PostPosted: Wed May 08, 2013 6:16 pm
by GuitarPhotog
I recently bought a Mr. Heater Propane Hose assy to connect my 20# propane tank to my Coleman propane stove and lantern. Both appliances use 1# cans.

Is there some trick to getting the hose to work? Neither hose (one with a POL nut and one with an Acme thread) works with any of my 3 tanks or with either of my propane appliances.

I can't believe that there's an incompatibility, 1# cans are 1# cans and 20# tanks are 20# tanks.

I don't need to hear about refilling my 1# cans again, we already had that discussion, I'd like to make the 20# tank work.

Thanks,

<Chas>
:beer:

Re: 20# tank to 1# appliances

PostPosted: Wed May 08, 2013 7:22 pm
by pmowers
This may be a stupid question, but when you say they don't work, do you mean that no gas flows, or the connectors do not fit the tank?

Mr.
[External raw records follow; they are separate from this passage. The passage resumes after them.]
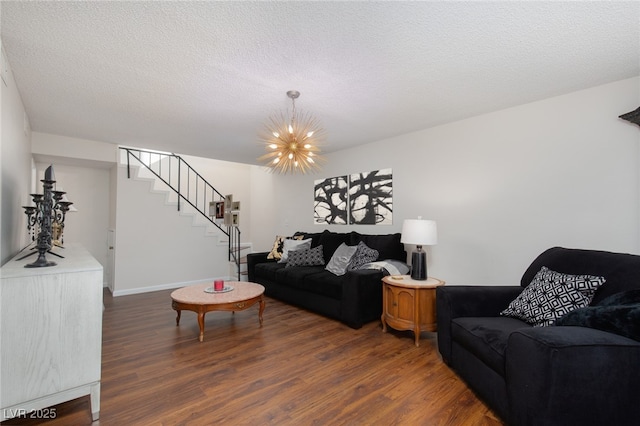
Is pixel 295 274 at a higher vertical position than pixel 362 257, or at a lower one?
lower

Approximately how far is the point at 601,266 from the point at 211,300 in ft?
10.7

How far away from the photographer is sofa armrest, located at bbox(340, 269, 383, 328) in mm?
3197

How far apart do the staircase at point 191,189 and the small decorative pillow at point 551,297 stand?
4410 millimetres

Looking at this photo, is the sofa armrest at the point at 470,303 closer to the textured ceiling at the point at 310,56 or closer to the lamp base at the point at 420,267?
the lamp base at the point at 420,267

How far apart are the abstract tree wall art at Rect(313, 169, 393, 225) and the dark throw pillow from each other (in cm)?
262

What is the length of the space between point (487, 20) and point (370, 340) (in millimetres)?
2786

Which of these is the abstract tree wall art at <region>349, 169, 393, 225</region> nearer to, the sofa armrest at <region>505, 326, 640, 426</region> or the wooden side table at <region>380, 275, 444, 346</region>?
the wooden side table at <region>380, 275, 444, 346</region>

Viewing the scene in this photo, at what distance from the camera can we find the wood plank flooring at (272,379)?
177cm

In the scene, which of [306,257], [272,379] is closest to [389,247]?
[306,257]

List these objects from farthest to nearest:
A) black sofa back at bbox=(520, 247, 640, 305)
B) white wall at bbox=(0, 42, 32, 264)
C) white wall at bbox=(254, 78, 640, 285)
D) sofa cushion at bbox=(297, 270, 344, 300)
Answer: sofa cushion at bbox=(297, 270, 344, 300), white wall at bbox=(254, 78, 640, 285), white wall at bbox=(0, 42, 32, 264), black sofa back at bbox=(520, 247, 640, 305)

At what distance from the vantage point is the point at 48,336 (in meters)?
1.61

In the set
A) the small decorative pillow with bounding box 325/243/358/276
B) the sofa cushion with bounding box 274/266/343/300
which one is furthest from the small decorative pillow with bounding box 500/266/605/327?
the small decorative pillow with bounding box 325/243/358/276

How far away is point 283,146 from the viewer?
111 inches

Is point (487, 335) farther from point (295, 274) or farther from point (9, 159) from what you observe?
point (9, 159)
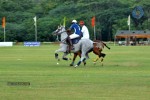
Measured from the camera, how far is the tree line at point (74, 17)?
106 m

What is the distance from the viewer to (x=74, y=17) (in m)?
111

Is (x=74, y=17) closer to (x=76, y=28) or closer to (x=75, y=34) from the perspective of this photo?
(x=76, y=28)

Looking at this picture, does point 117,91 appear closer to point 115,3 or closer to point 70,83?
point 70,83

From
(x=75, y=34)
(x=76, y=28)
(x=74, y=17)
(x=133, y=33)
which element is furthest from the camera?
(x=74, y=17)

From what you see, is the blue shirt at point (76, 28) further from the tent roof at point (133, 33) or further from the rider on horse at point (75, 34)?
the tent roof at point (133, 33)

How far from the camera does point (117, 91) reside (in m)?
13.9

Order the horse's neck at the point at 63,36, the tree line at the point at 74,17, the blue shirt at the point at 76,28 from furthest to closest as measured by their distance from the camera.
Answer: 1. the tree line at the point at 74,17
2. the horse's neck at the point at 63,36
3. the blue shirt at the point at 76,28

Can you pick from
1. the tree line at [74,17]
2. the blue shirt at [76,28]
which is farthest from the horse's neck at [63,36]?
the tree line at [74,17]

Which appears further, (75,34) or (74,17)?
(74,17)

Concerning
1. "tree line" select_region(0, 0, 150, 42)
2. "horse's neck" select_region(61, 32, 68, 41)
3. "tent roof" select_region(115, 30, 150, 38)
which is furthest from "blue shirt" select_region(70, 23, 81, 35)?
"tree line" select_region(0, 0, 150, 42)

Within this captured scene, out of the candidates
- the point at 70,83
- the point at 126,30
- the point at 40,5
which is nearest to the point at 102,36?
the point at 126,30

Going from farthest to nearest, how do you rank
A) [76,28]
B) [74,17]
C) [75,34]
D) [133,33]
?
[74,17]
[133,33]
[76,28]
[75,34]

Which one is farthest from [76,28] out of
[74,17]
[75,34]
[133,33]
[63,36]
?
[74,17]

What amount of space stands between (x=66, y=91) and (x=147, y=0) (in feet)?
330
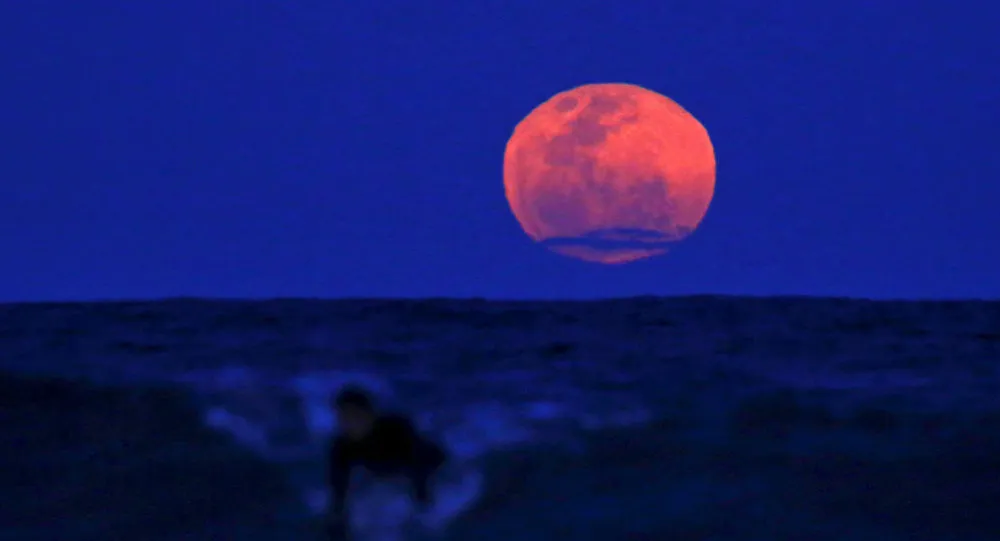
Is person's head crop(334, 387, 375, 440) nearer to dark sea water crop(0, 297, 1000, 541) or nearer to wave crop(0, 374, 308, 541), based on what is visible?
dark sea water crop(0, 297, 1000, 541)

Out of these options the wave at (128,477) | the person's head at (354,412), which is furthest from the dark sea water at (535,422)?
the person's head at (354,412)

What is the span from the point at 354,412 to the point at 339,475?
54 centimetres

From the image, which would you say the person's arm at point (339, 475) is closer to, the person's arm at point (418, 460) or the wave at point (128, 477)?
the person's arm at point (418, 460)

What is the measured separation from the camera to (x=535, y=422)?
2131cm

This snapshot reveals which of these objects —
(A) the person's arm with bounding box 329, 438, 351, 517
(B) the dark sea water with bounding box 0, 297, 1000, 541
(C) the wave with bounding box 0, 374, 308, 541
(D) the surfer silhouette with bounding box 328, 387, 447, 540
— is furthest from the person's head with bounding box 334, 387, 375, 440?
(C) the wave with bounding box 0, 374, 308, 541

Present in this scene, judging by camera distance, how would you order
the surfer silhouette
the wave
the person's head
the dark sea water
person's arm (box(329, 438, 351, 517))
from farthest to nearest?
the dark sea water < the wave < person's arm (box(329, 438, 351, 517)) < the surfer silhouette < the person's head

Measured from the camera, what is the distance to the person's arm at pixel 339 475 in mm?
8164

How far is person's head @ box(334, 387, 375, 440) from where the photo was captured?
791 cm

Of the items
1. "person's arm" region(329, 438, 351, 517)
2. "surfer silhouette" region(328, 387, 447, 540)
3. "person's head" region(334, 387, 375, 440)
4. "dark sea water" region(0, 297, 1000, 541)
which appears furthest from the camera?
"dark sea water" region(0, 297, 1000, 541)

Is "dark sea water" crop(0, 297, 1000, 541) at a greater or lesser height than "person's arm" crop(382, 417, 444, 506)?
greater

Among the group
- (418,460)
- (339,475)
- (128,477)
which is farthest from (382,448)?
(128,477)

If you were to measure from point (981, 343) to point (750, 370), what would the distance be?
10.1m

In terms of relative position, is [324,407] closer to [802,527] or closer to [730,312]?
[802,527]

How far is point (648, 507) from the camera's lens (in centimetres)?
1218
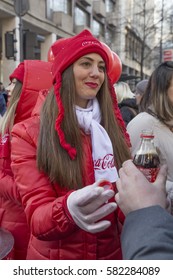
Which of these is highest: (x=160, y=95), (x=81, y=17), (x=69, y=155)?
(x=81, y=17)

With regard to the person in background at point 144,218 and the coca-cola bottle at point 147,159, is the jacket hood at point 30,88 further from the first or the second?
the person in background at point 144,218

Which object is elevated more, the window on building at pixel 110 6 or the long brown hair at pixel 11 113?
the window on building at pixel 110 6

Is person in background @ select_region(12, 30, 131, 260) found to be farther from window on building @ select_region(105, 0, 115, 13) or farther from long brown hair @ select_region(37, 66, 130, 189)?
window on building @ select_region(105, 0, 115, 13)

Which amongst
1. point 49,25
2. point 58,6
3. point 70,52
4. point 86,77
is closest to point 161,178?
point 86,77

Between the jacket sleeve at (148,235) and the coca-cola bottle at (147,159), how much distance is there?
0.26 meters

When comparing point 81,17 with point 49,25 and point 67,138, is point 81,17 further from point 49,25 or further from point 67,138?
point 67,138

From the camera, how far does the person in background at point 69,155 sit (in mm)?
1518

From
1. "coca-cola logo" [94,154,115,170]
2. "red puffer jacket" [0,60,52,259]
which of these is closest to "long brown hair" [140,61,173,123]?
"red puffer jacket" [0,60,52,259]

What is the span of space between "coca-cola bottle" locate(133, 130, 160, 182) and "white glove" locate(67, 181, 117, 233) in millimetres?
153

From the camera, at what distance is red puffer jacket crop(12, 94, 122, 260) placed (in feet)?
4.78

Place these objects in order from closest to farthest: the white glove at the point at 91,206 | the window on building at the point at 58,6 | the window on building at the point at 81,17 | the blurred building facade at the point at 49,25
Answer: the white glove at the point at 91,206, the blurred building facade at the point at 49,25, the window on building at the point at 58,6, the window on building at the point at 81,17

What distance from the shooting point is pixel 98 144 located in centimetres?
168

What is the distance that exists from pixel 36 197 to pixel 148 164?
0.53 metres

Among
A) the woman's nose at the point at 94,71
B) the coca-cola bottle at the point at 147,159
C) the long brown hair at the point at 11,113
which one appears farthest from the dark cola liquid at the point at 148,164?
the long brown hair at the point at 11,113
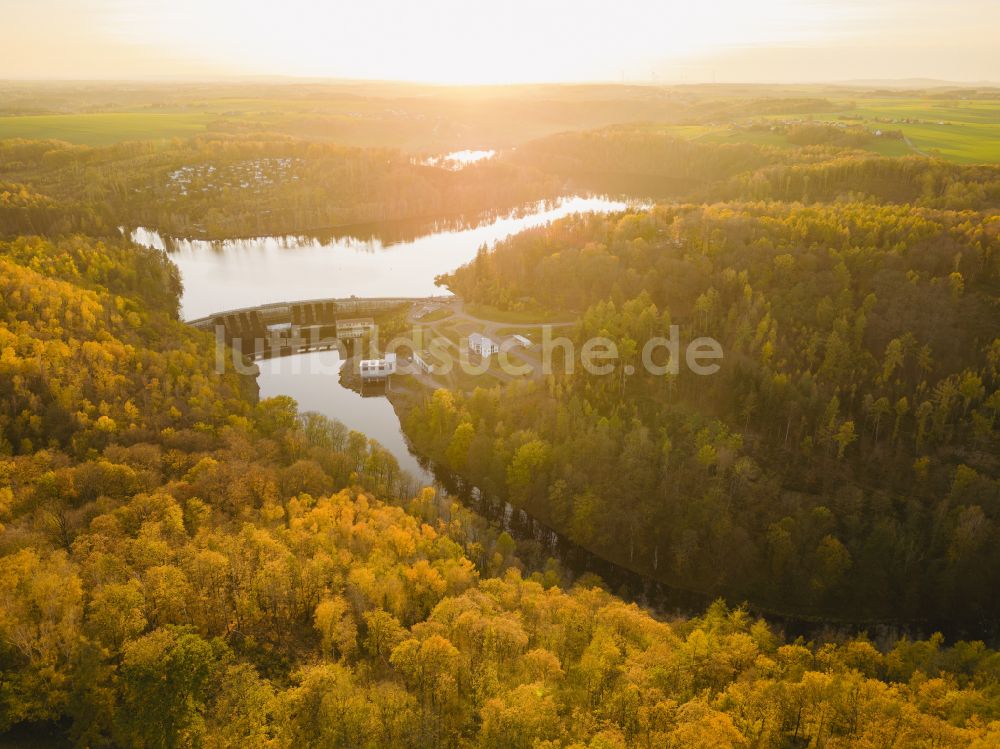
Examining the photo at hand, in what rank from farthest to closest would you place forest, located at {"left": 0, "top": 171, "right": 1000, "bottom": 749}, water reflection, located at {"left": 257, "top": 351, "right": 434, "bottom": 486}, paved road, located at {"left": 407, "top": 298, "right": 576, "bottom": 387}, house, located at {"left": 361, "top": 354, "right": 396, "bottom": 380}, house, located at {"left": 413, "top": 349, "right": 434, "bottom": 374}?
house, located at {"left": 413, "top": 349, "right": 434, "bottom": 374} < house, located at {"left": 361, "top": 354, "right": 396, "bottom": 380} < paved road, located at {"left": 407, "top": 298, "right": 576, "bottom": 387} < water reflection, located at {"left": 257, "top": 351, "right": 434, "bottom": 486} < forest, located at {"left": 0, "top": 171, "right": 1000, "bottom": 749}

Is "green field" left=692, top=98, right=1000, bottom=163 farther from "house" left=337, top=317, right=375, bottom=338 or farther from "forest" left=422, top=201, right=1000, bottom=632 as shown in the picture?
"house" left=337, top=317, right=375, bottom=338

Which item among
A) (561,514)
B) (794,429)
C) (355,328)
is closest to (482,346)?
(355,328)

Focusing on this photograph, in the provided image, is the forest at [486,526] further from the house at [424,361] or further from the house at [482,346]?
the house at [424,361]

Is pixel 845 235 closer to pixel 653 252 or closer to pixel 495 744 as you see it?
pixel 653 252

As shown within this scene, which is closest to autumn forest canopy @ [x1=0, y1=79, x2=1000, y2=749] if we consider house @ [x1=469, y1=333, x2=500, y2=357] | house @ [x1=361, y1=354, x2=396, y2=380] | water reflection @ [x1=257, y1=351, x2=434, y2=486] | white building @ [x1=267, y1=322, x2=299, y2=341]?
water reflection @ [x1=257, y1=351, x2=434, y2=486]

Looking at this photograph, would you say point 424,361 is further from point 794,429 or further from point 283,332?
point 794,429
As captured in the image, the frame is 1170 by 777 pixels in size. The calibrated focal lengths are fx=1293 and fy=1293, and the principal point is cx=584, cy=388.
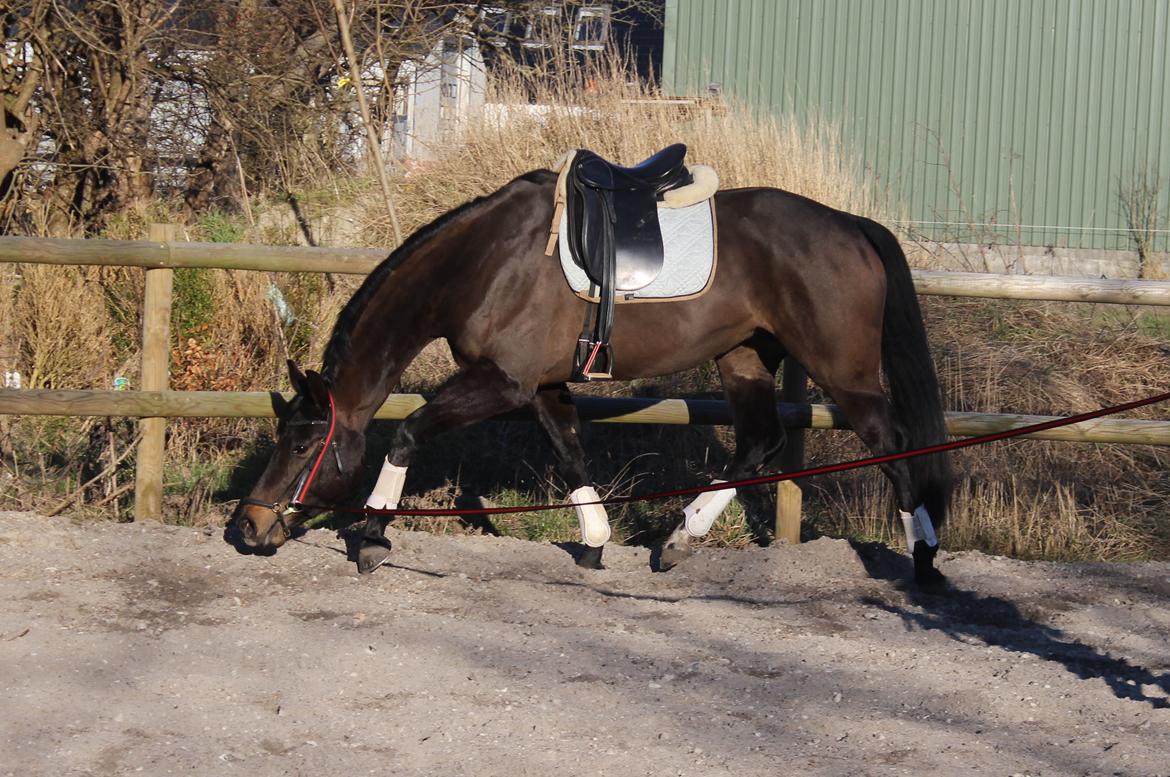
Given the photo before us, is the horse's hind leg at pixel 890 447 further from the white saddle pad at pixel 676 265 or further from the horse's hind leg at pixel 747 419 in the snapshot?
the white saddle pad at pixel 676 265

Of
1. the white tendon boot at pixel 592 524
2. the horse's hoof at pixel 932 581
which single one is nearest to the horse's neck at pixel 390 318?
the white tendon boot at pixel 592 524

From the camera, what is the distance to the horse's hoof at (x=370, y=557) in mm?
5406

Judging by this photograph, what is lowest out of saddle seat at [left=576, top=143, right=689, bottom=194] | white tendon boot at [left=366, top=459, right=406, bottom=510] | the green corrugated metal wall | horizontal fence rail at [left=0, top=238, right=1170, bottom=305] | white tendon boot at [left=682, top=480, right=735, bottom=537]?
white tendon boot at [left=682, top=480, right=735, bottom=537]

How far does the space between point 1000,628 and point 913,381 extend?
1094 millimetres

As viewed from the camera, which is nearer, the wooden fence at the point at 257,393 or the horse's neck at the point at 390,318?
the horse's neck at the point at 390,318

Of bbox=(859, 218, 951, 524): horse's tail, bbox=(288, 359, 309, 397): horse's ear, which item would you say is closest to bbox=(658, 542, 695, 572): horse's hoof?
bbox=(859, 218, 951, 524): horse's tail

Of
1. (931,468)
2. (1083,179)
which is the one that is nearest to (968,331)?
(931,468)

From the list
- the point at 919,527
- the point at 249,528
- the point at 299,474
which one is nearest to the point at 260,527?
the point at 249,528

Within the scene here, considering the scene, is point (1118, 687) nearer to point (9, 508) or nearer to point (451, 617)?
point (451, 617)

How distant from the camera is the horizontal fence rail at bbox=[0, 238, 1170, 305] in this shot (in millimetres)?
5766

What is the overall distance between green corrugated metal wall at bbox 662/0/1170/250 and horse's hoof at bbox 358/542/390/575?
12457mm

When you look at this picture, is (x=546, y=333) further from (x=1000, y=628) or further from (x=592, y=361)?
(x=1000, y=628)

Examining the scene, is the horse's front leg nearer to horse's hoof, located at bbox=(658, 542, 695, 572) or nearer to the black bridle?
the black bridle

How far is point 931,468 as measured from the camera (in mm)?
5520
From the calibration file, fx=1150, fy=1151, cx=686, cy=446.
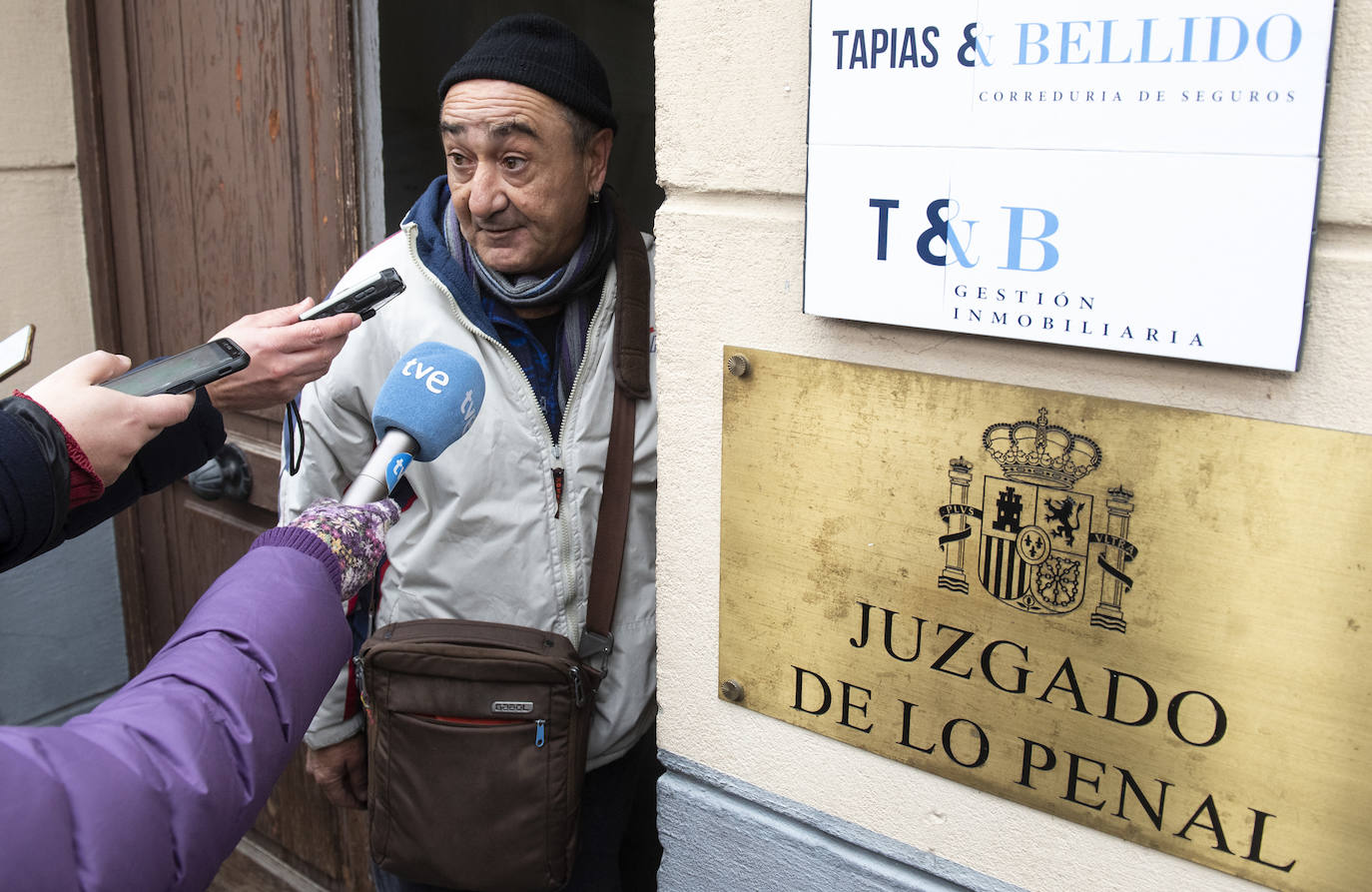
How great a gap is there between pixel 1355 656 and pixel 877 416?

Heater has several types of adapters, their F273701 is designed for what you want to do. As I am sure you are aware, modern tanks have a mechanism inside to prevent leaks. You may have to make sure the lantern/stove/heater is turned off, then very slowly open the tank valve to get full flow.

I have a Coleman manifold tree that I use with propane lanterns and stoves and can routinely run 3 appliances at one time. I occasionally have to turn off the tank, give it a smack and then slowly turn it back on. If one of the appliances is open at the time, nothing lights.

Re: 20# tank to 1# appliances

PostPosted: Wed May 08, 2013 7:47 pm
by GuitarPhotog
The F273701 is the one I have. No gas flows to the appliance. The tank valve opens OK, there's gas trapped in the nut that escapes when I disconnect the hose from the tank. But the appliance doesn't seem to open the cut-in the appliance end of the hose.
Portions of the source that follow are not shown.